Energy Technology Institute and SWM member Wates lead on 3m housing retrofit research supply project
The West Midlands leads the way through the work of organisations such as the Sustainable Housing Action Partnership (SHAP). Much of this work is being drawn on by SWM and SHAP members to inform this new national programme.
£3 million is to be spent over the next two years to find the best ways to undertake the massive and urgent job of retrofitting the UK’s existing housing stock to make it more energy efficient.
The UK housing market is responsible for 24 per cent of the country’s CO2 emissions and 80 per cent of existing homes will still be standing in 2050. It estimated as many residential properties as those in a city the size of Cambridge will need to be upgraded every week by 2020 if the UK is to meet its target of reducing carbon emissions by 80 per cent by 2050.
The Energy Technologies Institute (ETI), a public private partnership tasked with developing low carbon technologies, is behind the ‘green’ retrofit research project. The aim of the scheme is to improve the supply chain so that a mass-scale retrofit programme can get underway. It will particularly look at ways to ‘industrialise’ the processes of design, supply and implementation of a ‘green’ refurbishment programme.

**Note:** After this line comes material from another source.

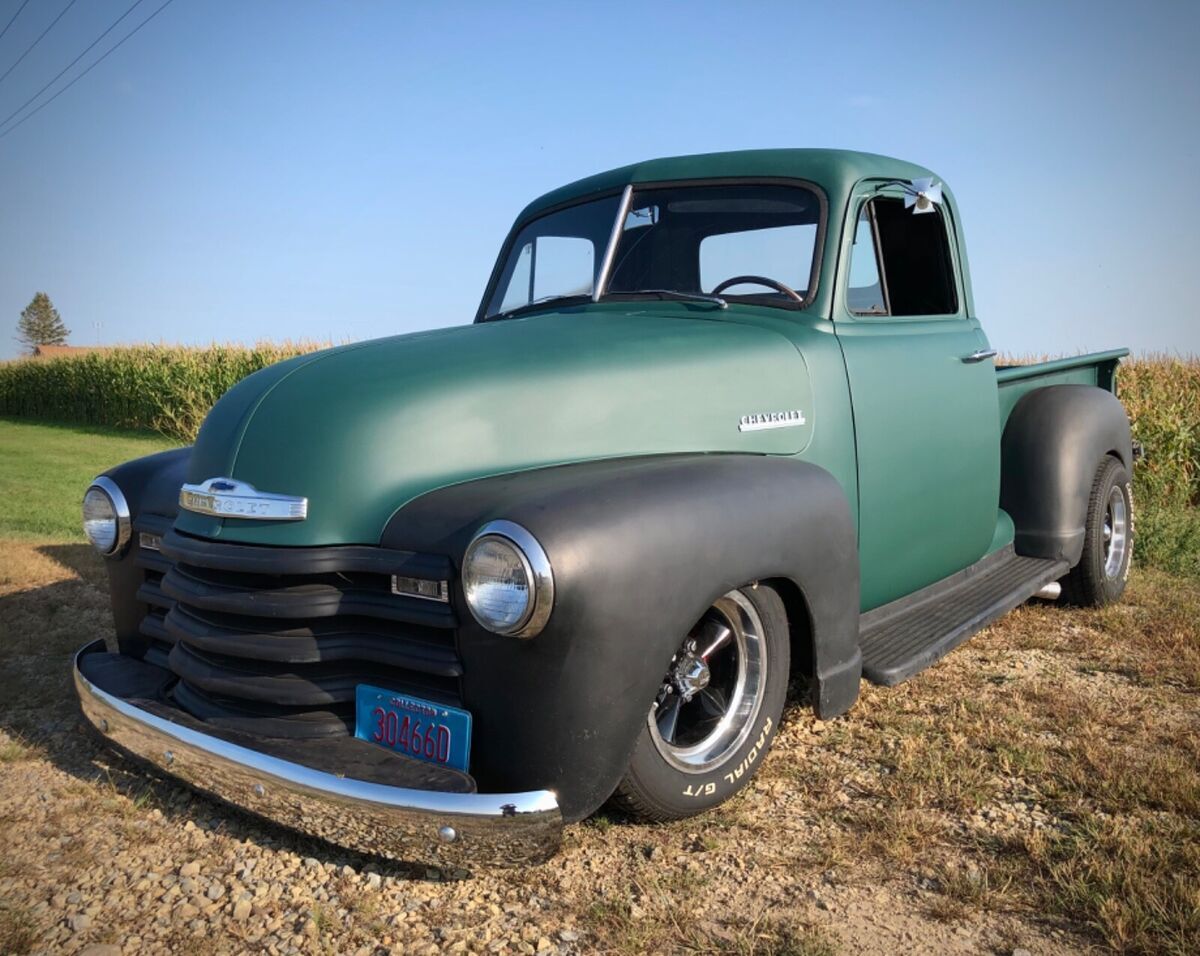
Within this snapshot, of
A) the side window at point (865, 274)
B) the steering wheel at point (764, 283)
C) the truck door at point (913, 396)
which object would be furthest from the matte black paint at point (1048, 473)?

According to the Government, getting all 26 million UK homes energy efficient by 2050, will require retrofitting 40,000 homes a year by 2015 and 1.8 million homes a year by 2020.
The research is being carried out by a consortium of organisations and businesses that include the Building Research Establishment (BRE), energy company EDF, the Peabody housing association, architects PRP, consultancy Total Flow, construction company Wates and University College London.